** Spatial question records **

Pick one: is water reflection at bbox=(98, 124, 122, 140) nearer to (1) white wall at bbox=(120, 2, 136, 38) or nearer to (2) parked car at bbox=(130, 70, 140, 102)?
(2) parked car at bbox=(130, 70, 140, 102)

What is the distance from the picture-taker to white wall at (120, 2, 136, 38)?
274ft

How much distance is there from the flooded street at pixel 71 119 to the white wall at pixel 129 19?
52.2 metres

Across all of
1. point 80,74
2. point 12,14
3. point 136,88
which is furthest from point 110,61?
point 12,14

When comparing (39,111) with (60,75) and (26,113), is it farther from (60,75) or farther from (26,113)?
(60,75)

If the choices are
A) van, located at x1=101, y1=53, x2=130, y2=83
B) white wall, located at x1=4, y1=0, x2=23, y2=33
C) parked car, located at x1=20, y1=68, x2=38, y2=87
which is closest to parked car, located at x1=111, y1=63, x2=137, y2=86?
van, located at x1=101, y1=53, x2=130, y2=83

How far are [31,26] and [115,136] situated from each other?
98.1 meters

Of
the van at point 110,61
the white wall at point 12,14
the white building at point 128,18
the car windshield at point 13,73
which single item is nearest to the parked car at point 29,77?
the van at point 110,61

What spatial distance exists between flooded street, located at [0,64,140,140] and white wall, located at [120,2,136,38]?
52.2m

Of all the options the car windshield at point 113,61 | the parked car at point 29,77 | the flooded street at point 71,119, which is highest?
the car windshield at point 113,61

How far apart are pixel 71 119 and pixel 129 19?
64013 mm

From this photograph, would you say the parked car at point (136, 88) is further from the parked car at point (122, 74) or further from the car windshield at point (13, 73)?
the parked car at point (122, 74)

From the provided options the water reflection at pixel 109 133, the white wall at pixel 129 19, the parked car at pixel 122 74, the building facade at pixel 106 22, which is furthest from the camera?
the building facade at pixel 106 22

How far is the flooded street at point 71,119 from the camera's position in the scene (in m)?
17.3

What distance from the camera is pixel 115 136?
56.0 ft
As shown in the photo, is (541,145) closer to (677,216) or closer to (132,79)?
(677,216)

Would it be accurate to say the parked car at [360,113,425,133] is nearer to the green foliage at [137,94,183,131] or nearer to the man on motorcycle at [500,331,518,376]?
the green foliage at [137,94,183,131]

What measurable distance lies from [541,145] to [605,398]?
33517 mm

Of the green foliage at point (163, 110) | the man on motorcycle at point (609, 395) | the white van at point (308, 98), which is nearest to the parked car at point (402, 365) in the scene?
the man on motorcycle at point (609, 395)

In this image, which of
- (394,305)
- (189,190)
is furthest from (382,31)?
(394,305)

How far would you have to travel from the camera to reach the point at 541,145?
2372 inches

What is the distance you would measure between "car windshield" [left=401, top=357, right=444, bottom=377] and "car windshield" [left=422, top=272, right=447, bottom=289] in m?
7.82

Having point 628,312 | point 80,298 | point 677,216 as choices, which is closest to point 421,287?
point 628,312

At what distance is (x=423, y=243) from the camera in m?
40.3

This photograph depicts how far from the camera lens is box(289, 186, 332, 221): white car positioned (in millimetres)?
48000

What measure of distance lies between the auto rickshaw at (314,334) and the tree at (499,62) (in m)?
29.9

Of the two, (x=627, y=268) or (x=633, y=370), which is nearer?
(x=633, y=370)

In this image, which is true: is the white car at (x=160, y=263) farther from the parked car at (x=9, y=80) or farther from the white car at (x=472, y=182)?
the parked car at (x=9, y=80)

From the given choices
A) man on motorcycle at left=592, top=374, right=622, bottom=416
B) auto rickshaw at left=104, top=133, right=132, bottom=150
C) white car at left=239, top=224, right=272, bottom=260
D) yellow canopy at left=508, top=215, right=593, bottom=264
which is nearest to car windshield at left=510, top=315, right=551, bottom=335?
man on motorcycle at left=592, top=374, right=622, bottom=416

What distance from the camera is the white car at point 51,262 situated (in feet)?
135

...

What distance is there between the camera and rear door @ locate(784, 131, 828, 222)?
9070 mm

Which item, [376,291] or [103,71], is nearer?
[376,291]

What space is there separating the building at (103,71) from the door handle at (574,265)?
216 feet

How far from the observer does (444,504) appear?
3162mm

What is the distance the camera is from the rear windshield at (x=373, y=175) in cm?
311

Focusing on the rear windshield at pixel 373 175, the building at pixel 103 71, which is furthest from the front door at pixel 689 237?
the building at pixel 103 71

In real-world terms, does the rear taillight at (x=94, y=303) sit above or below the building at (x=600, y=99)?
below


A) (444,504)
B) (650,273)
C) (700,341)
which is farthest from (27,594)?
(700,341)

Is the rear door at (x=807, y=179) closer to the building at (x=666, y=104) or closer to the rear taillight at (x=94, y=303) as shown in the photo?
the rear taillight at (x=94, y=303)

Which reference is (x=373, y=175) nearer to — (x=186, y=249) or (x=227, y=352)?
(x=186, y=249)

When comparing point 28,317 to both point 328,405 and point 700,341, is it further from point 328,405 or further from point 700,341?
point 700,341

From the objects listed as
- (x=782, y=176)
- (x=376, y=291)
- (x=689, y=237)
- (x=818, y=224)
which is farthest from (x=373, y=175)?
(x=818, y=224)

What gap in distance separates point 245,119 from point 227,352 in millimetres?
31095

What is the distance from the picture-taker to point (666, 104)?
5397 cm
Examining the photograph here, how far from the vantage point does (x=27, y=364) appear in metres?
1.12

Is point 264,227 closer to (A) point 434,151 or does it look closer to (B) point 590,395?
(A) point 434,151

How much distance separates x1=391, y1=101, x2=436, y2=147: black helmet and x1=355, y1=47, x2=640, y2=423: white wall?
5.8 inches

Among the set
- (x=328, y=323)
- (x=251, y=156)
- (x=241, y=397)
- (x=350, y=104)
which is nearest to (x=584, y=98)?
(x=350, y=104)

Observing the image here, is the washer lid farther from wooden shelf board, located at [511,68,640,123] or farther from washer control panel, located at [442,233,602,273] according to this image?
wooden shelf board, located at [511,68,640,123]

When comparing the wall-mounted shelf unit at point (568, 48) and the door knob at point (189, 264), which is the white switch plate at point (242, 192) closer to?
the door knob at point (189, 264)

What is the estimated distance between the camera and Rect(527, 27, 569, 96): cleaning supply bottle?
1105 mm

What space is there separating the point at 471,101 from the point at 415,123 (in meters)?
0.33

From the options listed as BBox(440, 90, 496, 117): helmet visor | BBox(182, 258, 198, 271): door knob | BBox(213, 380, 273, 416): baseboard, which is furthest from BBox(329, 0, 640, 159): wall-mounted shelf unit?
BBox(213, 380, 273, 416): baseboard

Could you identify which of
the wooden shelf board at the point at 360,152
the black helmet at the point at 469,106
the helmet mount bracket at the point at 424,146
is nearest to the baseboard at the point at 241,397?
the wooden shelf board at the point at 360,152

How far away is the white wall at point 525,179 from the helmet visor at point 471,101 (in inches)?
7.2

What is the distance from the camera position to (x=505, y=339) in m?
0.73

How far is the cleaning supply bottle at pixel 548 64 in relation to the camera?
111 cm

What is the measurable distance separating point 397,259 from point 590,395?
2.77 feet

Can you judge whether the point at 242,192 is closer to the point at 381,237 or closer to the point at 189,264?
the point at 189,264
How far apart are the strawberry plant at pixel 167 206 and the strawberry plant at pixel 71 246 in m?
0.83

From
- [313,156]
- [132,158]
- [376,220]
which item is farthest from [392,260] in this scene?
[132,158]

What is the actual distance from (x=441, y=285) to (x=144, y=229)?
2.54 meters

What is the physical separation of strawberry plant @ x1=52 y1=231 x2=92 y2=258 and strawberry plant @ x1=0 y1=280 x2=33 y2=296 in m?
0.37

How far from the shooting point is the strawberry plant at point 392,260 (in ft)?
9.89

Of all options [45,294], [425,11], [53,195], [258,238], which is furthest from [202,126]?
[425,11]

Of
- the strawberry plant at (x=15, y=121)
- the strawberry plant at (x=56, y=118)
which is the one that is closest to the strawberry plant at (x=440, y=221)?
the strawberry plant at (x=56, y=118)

** WHAT YOU SHOULD DO **
Locate each line in the records above that contains the word "wooden" and copy it out. Case matters.

** RESPONSE TO THIS EXERCISE **
Observing the image here, is the washer lid farther from wooden shelf board, located at [511,68,640,123] or farther from washer control panel, located at [442,233,602,273] according to this image?
wooden shelf board, located at [511,68,640,123]
the wooden shelf board at the point at 360,152
the wooden shelf board at the point at 360,152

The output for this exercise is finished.